Esta versão é posta em causa por vários sectores. Os dois antigos ministros eram próximos de Nino e, segundo defendeu Soares Sambú, antigo ministro dos Negócios Estrangeiros, todos os que fossem aliados do antigo presidente integravam uma lista de alvos a abater. Além dele, na lista estariam os ministros assassinados e figuras como Marciano Barbeiro, Daniel Gomes, Issufo Sanhá, Isabel Buscardi, Roberto Cacheu e o empresário Manuel dos Santos (‘Manecas’). O comunicado ontem emitido pela Direcção-Geral de Informação do Estado refere Cacheu, Barbeiro e Gomes entre os supostos implicados no golpe. Todos serão entregues à Justiça, frisou Zamora Induta, chefe interino das Forças Armadas.
fonte na Guiné manifestou igualmente dúvidas quanto à versão oficial. Em declarações ao Correio da Manhã, considerou 'estranho' que estes acontecimentos tenham lugar depois 'da fuga do país' do primeiro-ministro, Carlos Gomes Júnior (há duas semanas em Portugal), do presidente interino, Raimundo Pereira, e do ministro da Defesa, Artur Silva (ambos em França). A mesma fonte frisou não haver 'razões plausíveis' para essas ausências, justificadas com motivos pessoais.
Quanto aos alegados golpistas, a fonte lembrou que não há referência a meios militares envolvidos e frisou que Baciro foi assassinado em casa, enquanto Proença, alegado líder do golpe, foi morto quando regressava ao país. Os militares mataram ainda o motorista e o segurança pessoal do ex-ministro.
Faustino Imbali, antigo primeiro-ministro e aliado de Kumba Yalá, foi também dado como morto, mas a Liga Guineense dos Direitos Humanos afirmou que foi ferido e que está sob custódia militar, 'em local seguro'.
O governo manteve ontem uma reunião de emergência para analisar a situação.



PERFIS


APONTAMENTOS
CONDENAÇÃO
A França condenou 'firmemente' os assassínios e exigiu às autoridades guineenses o apuramento das responsabilidades.
APURAR FACTOS
A presidência portuguesa da CPLP apelou ao 'rigoroso apuramento dos factos' e instou os militares para que mantenham 'segurança e ordem'.
APELO À CALMA
A ONU apelou à calma na Guiné, de forma a que 'o processo eleitoral e a ordem constitucional não sejam postos em causa'.
CRONOLOGIA
23 NOVEMBRO 2008
Nino Vieira sobrevive a ataques de soldados dissidentes armados com metralhadoras e granadas. Como consequência, o Ministério do Interior recruta um corpo de 400 membros para a guarda presidencial.
4 JANEIRO 2009
Milícia dispara perto de um local onde estava o Chefe do Estado-Maior General das Forças Armadas, Tagmé Na Waie. Militares dizem que este era o alvo e a guarda que tiros não foram intencionais.
1 MARÇO 2009
Na Waie é assassinado durante um ataque contra o quartel-general das Forças Armadas. Uma bomba accionada à distância mata o general.
2 MARÇO 2009
Nino Vieira é assassinado num aparente ataque de retaliação. Com os militares nas ruas, é atacada a sua residência privada.
1 ABRIL 2009
As eleições presidenciais na conturbada Guiné-Bissau são marcadas para o próximo dia 28 de Junho.
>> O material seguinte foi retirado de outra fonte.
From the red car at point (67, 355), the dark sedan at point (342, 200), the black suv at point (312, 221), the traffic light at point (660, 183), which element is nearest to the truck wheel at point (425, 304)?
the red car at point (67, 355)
PORTUGAL APOIA FORÇA MILITAR
Portugal está disposto a apoiar o envio de uma força regional de interposição para a Guiné-Bissau, declarou ontem em Washington o ministro português dos Negócios Estrangeiros, Luís Amado.
Falando após uma reunião com a secretária de Estado norte-americana Hillary Clinton, o ministro afirmou que Portugal vê 'com muita preocupação' a situação na Guiné-Bissau. O Governo português 'tomará posições brevemente', em conjunto com os outros países da Comunidade de Países de Língua Portuguesa (CPLP). Interrogado sobre se Portugal apoiaria o envio de uma força da CPLP para a Guiné-Bissau, Luís Amado afirmou que 'não há acordo sobre uma força de interposição'.
'Há, do meu ponto de vista, condições para, no âmbito do que foi decidido pela CEDAO [Comunidade de Desenvolvimento Económico da África Ocidental] e União Africana, haver uma força da ONU ou da União Africana', acrescentou. Portugal 'poderia apoiar essa força', mas não vê como 'oportuna' a participação de 'uma força específica da CPLP'. 'São as organizações regionais que têm responsabilidades directas em relação à situação de conflito', referiu o chefe da diplomacia lusa.
O secretário de Estado dos Negócios Estrangeiros e da Cooperação, João Gomes Cravinho, defendeu, por seu turno, a realização das eleições presidenciais marcadas para o próximo dia 28.

PROCURADOR FALA EM FALHAS NAS INVESTIGAÇÕES
A alegada tentativa de golpe de Estado na Guiné-Bissau ocorreu um dia depois de o procurador-geral da República daquele país, Luís Manuel Cabral, ter afirmado que existem dificuldades na audição de pessoas no âmbito das investigações aos assassinatos do presidente Nino Vieira e do Chefe do Estado-Maior General das Forças Armadas, Tagmé Na Waie.
'Estamos a fazer o nosso trabalho, mas há dificuldade em termos de resposta, para que as pessoas possam ser ouvidas', declarou. 'Na semana passada a PJ passou um ofício para ouvir dois deputados. Já ouvimos um e falta ouvir outro que, neste momento, não se encontra no país', acrescentou.

(Loureiro dos Santos, General na reserva, ex-CEME)
'OS MILITARES REFORÇAM PODER'

Correio da Manhã – Que significado têm os últimos acontecimentos na Guiné?
Loureiro dos Santos – Há só uma certeza: a liquidação destes indivíduos reforça o poder dos militares. O sucessor de Tagmé Na Waie consolida o seu poder ao afastar figuras que tentaram, ou poderiam vir a tentar, fazer um golpe de Estado.
– A Guiné é um Estado falhado?
– É um país instável. Há grupos rivais, ligados, de uma ou outra forma, aos militares, que se vão substituindo no poder pela violência.
– Acresce a isto o tráfico...
– Sim. O tráfico ocupa espaços propícios à corrupção, no vazio da autoridade estatal, e isso associa-se às lutas entre gangs, alguns deles ligados ao poder político.
– Será tempo de enviar uma força de paz para a Guiné?
– Parece ser a solução. Mas a força deve ser da União Africana. Com apoio da ONU, mas composta por militares de estados africanos.
– Cabe a Portugal liderar esforços para o envio dessa força?
– Portugal não deve, isoladamente, ter a iniciativa. Mas deve, na CPLP e na ONU, obter apoios para que a União Africana leve a cabo uma eventual acção de força.